- _Selected excerpt_:
2018-10-03 Thread Darrick J. Wong
From: Darrick J. Wong 

Signed-off-by: Darrick J. Wong 
---
 .../xfs-data-structures/internal_inodes.rst|2 
 .../filesystems/xfs-data-structures/rtrmapbt.rst   |  230 
 2 files changed, 232 insertions(+)
 create mode 100644 Documentation/filesystems/xfs-data-structures/rtrmapbt.rst


diff --git a/Documentation/filesystems/xfs-data-structures/internal_inodes.rst 
b/Documentation/filesystems/xfs-data-structures/internal_inodes.rst
index 4c3a1bf1f822..0faf58caf8f6 100644
--- a/Documentation/filesystems/xfs-data-structures/internal_inodes.rst
+++ b/Documentation/filesystems/xfs-data-structures/internal_inodes.rst
@@ -206,3 +206,5 @@ rtbitmap location, and positive if there are any.
 This data structure is not particularly space efficient, however it is a very
 fast way to provide the same data as the two free space B+trees for regular
 files since the space is preallocated and metadata maintenance is minimal.
+
+.. include:: rtrmapbt.rst
diff --git a/Documentation/filesystems/xfs-data-structures/rtrmapbt.rst 
b/Documentation/filesystems/xfs-data-structures/rtrmapbt.rst
new file mode 100644
index ..1573ec4f09ec
--- /dev/null
+++ b/Documentation/filesystems/xfs-data-structures/rtrmapbt.rst
@@ -0,0 +1,230 @@
+Real-Time Reverse-Mapping B+tree
+
+
+**Note**
+
+This data structure is under construction! Details may change.
+
+If the reverse-mapping B+tree and real-time storage device features are
+enabled, the real-time device has its own reverse block-mapping B+tree.
+
+As mentioned in the chapter about `reconstruction 
<#metadata-reconstruction>`__, this
+data structure is another piece of the puzzle necessary to reconstruct the
+data or attribute fork of a file from reverse-mapping records; we can also use
+it to double-check allocations to ensure that we are not accidentally
+cross-linking blocks, which can cause severe damage to the filesystem.
+
+This B+tree is only present if the XFS\_SB\_FEAT\_RO\_COMPAT\_RMAPBT feature
+is enabled and a real time device is present. The feature requires a version 5
+filesystem.
+
+The real-time reverse mapping B+tree is rooted in an inode’s data fork; the
+inode number is given by the sb\_rrmapino field in the superblock. The B+tree
+blocks themselves are stored in the regular filesystem. The structures used
+for an inode’s B+tree root are:
+
+.. code:: c
+
+struct xfs_rtrmap_root {
+ __be16 bb_level;
+ __be16 bb_numrecs;
+};
+
+-  On disk, the B+tree node starts with the xfs\_rtrmap\_root header followed
+   by an array of xfs\_rtrmap\_key values and then an array of
+   xfs\_rtrmap\_ptr\_t values. The size of both arrays is specified by the
+   header’s bb\_numrecs value.

- _Data_:
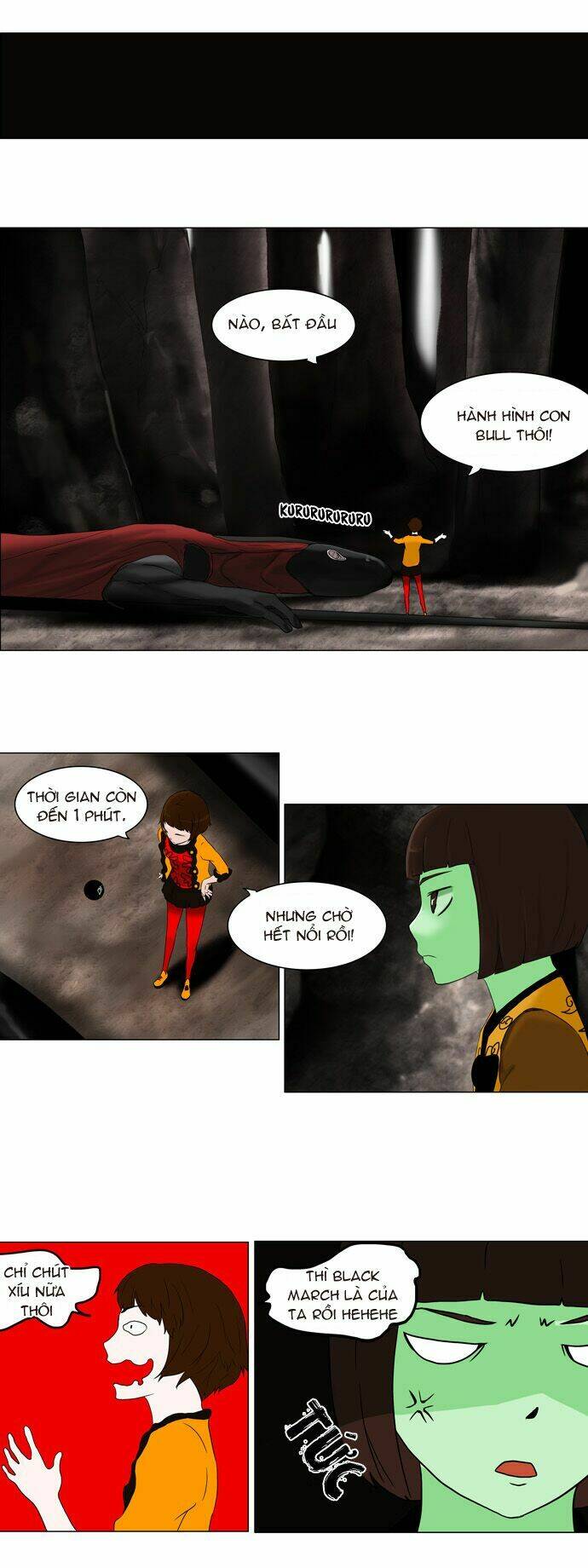 cuộc chiến trong tòa tháp chapter 63 22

- _Exercise details_:
Continue the XFS real-time reverse-mapping B+tree documentation patch, starting after its final sentence.

- _Output of the exercise_:
+
+-  The root node in the inode can only contain up to 10 key/pointer pairs for
+   a standard 512 byte inode before a new level of nodes is added between the
+   root and the leaves. di\_forkoff should always be zero, because there are
+   no extended attributes.
+
+Each record in the real-time reverse-mapping B+tree has the following
+structure:
+
+.. code:: c
+
+struct xfs_rtrmap_rec {
+ __be64 rm_startblock;
+ __be64 rm_blockcount;
+ __be64 rm_owner;
+ __be64 rm_fork:1;
+ __be64 rm_bmbt:1;
+ __be64 rm_unwritten:1;
+ __be64 rm_unused:7;
+ __be64 rm_offset:54;
+};
+
+**rm\_startblock**
+Real-time device block number of this record.
+
+**rm\_blockcount**
+The length of this extent, in real-time blocks.
+
+**rm\_owner**
+A 64-bit number describing the owner of this extent. This must be an inode
+number, because the real-time device is for file data only.
+
+**rm\_fork**
+If rm\_owner describes an inode, this can be 1 if this record is for an
+attribute fork. This value will always be zero for real-time extents.
+
+**rm\_bmbt**
+If rm\_owner describes an inode, this can be 1 to signify that this record
+is for a block map B+tree block. In this case, rm\_offset has no meaning.
+This value will always be zero for real-time extents.
+
+**rm\_unwritten**
+A flag indicating that the extent is unwritten. This corresponds to the
+flag in the `extent record <#data-extents>`__ format which means
+XFS\_EXT\_UNWRITTEN.
+
+**rm\_offset**
+The 54-bit logical file block offset, if rm\_owner describes an inode.
+
+**Note**
+
+The single-bit flag values rm\_unwritten, rm\_fork, and rm\_bmbt are
+packed into the larger fields in the C structure definition.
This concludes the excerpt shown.